All lines from the one containing "Tyler Posey Reunites" through the last line of the listing below are to be copied exactly. Exclude the pictures.

--------------------------------------------------

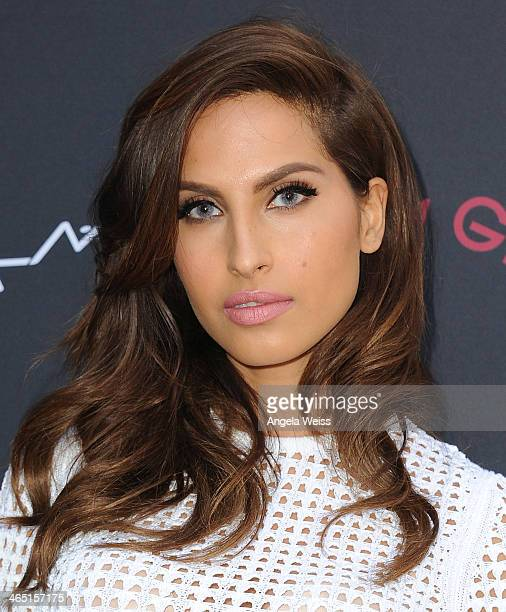 Singer/songwriter Snoh Aalegra arrives at the Roc Nation PreGrammy brunch presented by MAC Viva Glam at a private residency on January 25 2014 in Los...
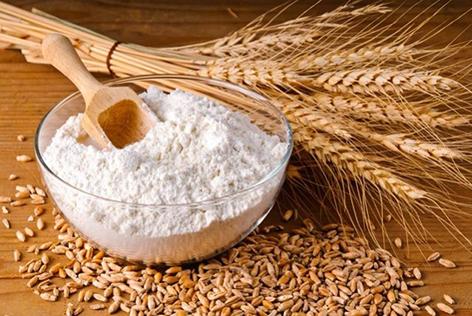 пшениця та борошно на столі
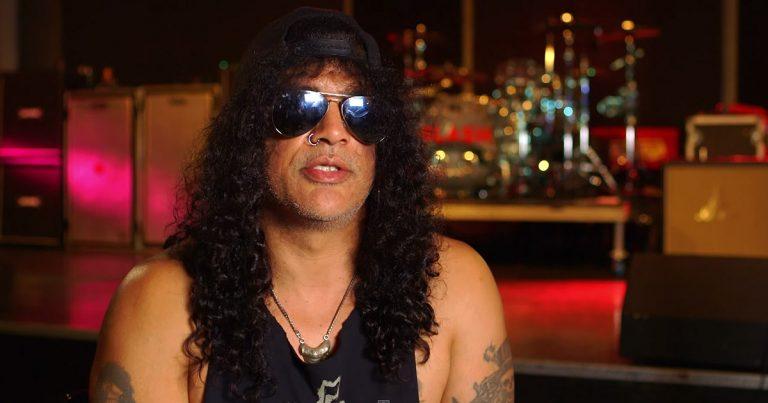 Slash y el vídeo de 'Beneath the Savage Sun'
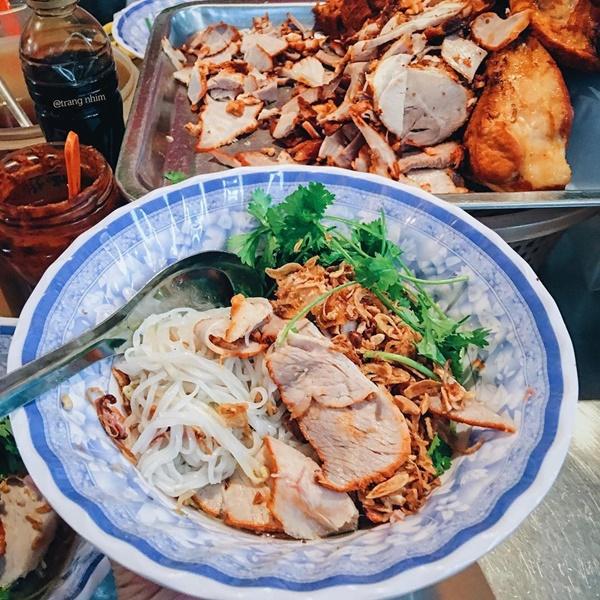 Phở tíu và 6 món ngon đường phố đáng thử ở ngõ chợ Đồng Xuân-3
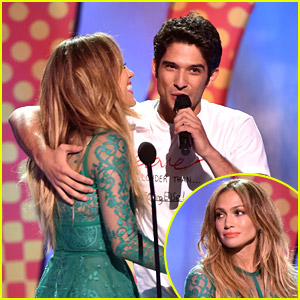 Tyler Posey Reunites With 'Maid in Manhattan' Mom Jennifer Lopez at Teen Choice Awards 2014! (Video & Pics)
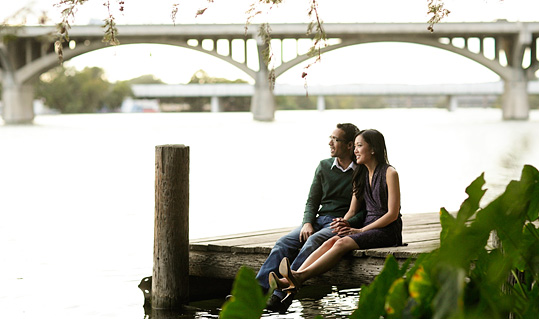 Featured photo of an Austin engagement session for the blog.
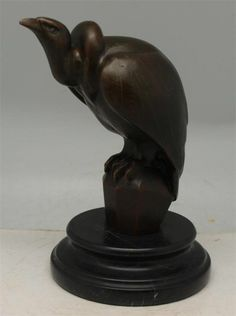 Fake  Art Deco Style Bronze Sculpture - Cecaro- Probably made in China
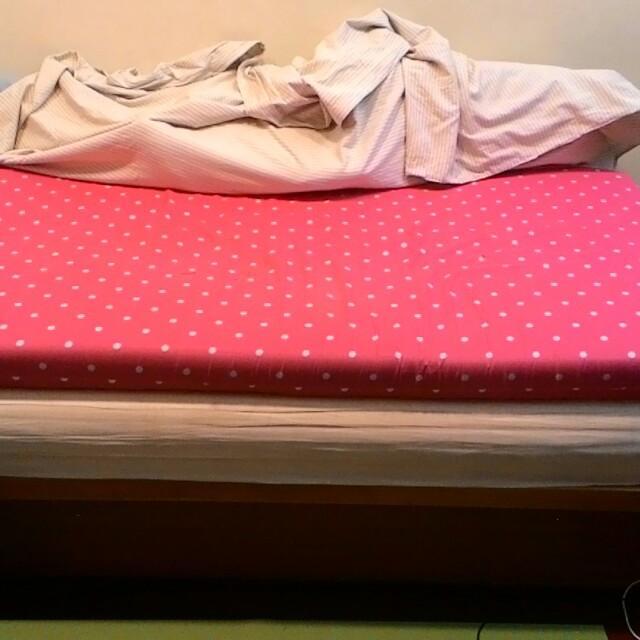 家裡裝潢 二手床具出清(記憶床墊/厚床墊/木頭床架)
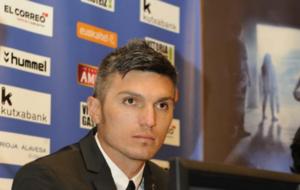 El jugador del Alav�s durante su presentaci�n.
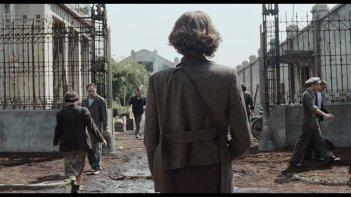 Antonia: la protagonista Linda Caridi (di spalle) in una scena del film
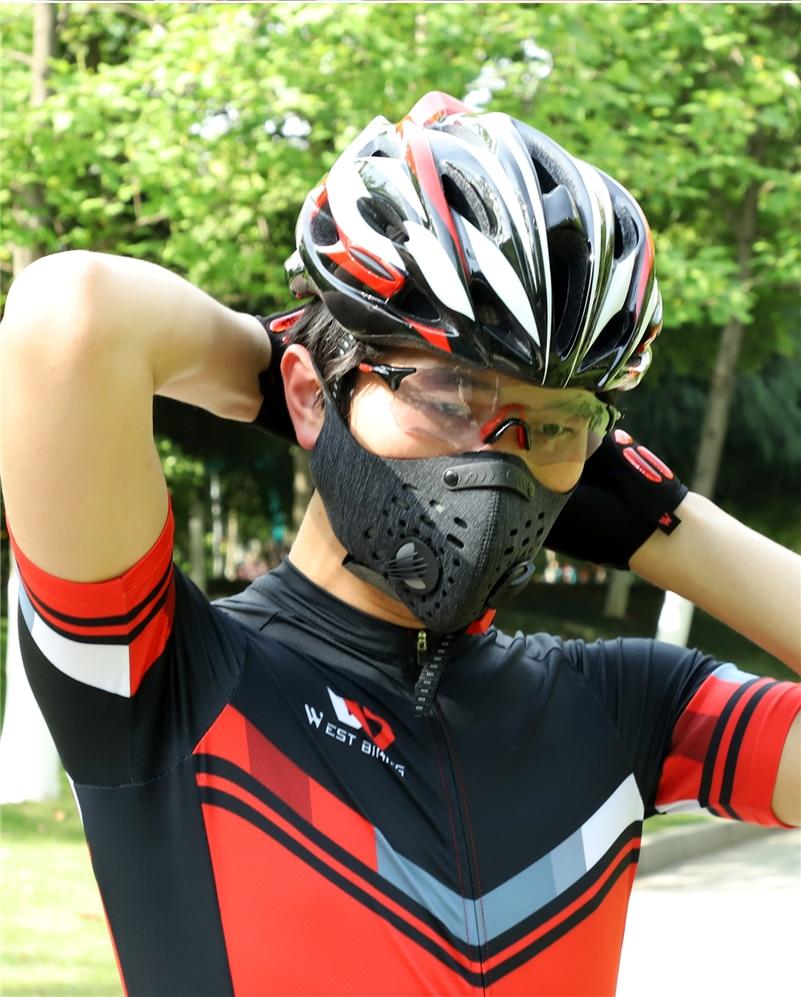 Le Jeune moderne.Santé-Masque anti-pollution Anti-poussière de protection N95 pour moto ou vélo-Masque anti-pollution ou anti-poussière N95. En ces temps où le vélo ou la moto devient un modèle de transportidéal en ville, une protection devient nécessaire pour filtrer les particules fines produits par les véhicules à combustion. Ces masques seront le produit idéal de protection.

--------------------------------------------------

▶ [SOLUTION BELOW]:
 Tyler Posey Reunites With 'Maid in Manhattan' Mom Jennifer Lopez at Teen Choice Awards 2014! (Video & Pics)
 Featured photo of an Austin engagement session for the blog.
 Fake  Art Deco Style Bronze Sculpture - Cecaro- Probably made in China
 家裡裝潢 二手床具出清(記憶床墊/厚床墊/木頭床架)
 El jugador del Alav�s durante su presentaci�n.
 Antonia: la protagonista Linda Caridi (di spalle) in una scena del film
 Le Jeune moderne.Santé-Masque anti-pollution Anti-poussière de protection N95 pour moto ou vélo-Masque anti-pollution ou anti-poussière N95. En ces temps où le vélo ou la moto devient un modèle de transportidéal en ville, une protection devient nécessaire pour filtrer les particules fines produits par les véhicules à combustion. Ces masques seront le produit idéal de protection.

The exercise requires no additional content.